According to UA’s Binational Migration Institute, “Arizona has the most active migratory transit, highly militarized, and the most deadly border area in the U.S.” 

"Although unauthorized migration flows are near 20-year lows in the Tucson sector, the number of deaths did not decrease substantially, rather it remains near peak highs in the region,” said Daniel E. Martínez, the study's lead author and an assistant professor of sociology at The George Washington University. “The ongoing death rate is concerning, especially considering the increase in migrant deaths and death rates in other areas of the border such as South Texas."

According to data from more than 2,200 human remains examined by the PCOME and believed undocumented border crossers, or UBCs, the report finds the "death rate," (the number of deaths per 100,000 Border Patrol apprehensions) increased exponentially in the Border Patrol's busy Tucson sector since the early 2000s. In fact, deaths during migration into Southern Arizona have not decreased despite the overall decrease in unauthorized migration border-wide, with the rate of migrant deaths per 100,000 in 2011 reaching nearly double the rate it was in 2009.

Researchers found that migrant human remains from countries other than Mexico – mostly Central Americans – increased from 9 percent of all deaths between 2000-05, to17 percent in between 2006-12.

immigration deaths 2And the number of female migrant remains rose from 13 percent 1990-99 to 23 percent in the 2000-05 era, and then leveled off at 16 percent between 2006 to 2012.

Looking at the demographics, the report finds the average deceased border crosser between 1990 and 2012 were male, age 30, and from central or southern Mexico.
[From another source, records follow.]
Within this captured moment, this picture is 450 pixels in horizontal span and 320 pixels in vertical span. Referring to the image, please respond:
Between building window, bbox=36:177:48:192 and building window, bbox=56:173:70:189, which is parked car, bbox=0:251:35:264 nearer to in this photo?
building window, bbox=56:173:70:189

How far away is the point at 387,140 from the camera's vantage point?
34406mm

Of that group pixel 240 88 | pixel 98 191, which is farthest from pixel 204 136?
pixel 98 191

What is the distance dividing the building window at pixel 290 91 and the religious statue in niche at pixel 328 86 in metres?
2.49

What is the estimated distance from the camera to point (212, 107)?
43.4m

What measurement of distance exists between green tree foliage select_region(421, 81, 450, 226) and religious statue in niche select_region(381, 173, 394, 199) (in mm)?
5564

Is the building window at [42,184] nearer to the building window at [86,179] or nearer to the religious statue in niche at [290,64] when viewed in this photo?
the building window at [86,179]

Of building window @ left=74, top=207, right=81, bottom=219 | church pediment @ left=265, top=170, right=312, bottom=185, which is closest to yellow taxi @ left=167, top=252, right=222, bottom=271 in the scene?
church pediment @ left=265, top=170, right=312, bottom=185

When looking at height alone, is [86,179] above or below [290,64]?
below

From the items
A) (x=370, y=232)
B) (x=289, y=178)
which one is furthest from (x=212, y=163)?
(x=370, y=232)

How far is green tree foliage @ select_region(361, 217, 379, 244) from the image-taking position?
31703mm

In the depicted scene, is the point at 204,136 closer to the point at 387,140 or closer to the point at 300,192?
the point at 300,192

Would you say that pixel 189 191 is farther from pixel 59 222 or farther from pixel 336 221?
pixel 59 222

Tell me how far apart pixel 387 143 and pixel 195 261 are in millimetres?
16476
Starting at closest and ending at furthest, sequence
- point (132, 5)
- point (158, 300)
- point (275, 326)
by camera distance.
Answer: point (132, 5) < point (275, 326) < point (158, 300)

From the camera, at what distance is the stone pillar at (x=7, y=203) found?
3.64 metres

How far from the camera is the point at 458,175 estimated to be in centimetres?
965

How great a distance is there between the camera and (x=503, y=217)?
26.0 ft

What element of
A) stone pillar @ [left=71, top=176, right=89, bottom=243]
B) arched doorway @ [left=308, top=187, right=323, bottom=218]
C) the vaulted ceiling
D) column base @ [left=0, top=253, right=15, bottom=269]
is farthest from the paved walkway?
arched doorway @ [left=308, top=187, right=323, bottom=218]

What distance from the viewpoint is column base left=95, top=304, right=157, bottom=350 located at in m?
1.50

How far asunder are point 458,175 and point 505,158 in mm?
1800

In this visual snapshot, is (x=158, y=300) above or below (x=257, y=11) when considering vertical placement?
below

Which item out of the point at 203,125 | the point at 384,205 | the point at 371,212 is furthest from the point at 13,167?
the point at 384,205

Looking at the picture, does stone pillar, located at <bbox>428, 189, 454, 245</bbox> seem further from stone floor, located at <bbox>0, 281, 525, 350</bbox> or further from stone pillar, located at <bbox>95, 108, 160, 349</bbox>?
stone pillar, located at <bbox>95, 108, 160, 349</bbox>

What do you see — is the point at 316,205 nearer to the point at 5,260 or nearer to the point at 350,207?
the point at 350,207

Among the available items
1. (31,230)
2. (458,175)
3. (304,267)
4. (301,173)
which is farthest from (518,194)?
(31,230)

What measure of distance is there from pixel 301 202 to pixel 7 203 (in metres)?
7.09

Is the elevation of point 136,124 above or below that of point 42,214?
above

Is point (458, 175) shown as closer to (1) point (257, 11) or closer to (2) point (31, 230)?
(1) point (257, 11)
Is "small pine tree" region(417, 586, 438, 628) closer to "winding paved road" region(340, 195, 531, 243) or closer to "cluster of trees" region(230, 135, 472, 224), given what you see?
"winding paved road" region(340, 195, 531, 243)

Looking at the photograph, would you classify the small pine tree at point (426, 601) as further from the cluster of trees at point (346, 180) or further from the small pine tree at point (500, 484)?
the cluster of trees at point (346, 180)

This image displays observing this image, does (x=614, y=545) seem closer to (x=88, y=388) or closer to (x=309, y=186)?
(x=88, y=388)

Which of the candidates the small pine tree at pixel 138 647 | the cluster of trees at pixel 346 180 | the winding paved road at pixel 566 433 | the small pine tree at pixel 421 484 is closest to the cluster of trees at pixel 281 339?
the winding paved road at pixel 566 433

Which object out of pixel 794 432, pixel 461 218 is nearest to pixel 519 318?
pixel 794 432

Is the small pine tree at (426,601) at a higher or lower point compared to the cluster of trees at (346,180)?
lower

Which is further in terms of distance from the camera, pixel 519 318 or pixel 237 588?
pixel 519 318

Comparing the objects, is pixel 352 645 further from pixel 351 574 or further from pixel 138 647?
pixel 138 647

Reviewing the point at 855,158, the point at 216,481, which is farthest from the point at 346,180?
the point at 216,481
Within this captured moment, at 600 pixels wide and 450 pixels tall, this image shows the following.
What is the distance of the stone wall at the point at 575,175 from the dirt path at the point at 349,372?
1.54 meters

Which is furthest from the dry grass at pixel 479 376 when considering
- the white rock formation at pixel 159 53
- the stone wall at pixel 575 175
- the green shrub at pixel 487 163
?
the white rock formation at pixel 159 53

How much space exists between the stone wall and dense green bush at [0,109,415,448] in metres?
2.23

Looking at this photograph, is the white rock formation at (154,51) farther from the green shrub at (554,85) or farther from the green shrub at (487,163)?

While 37 percent were between 20 and 29 years old, 13 percent were between 10 and 19 years of age.

"These are young people in the prime of life," said Bruce Anderson, co-author of the report and forensic anthropologist at the Pima County Office of the Medical Examiner. "They are impoverished people coming here in the hopes of supporting their families (and those family traditions passed down for centuries.")

The new report updates earlier findings published by the Binational Migration Institute in 2006.

"We never imagined that we would have to update our work," said Raquel Rubio-Goldsmith, Coordinator of the Binational Migration Institute and a professor in the University of Arizona, Department of Mexican American Studies.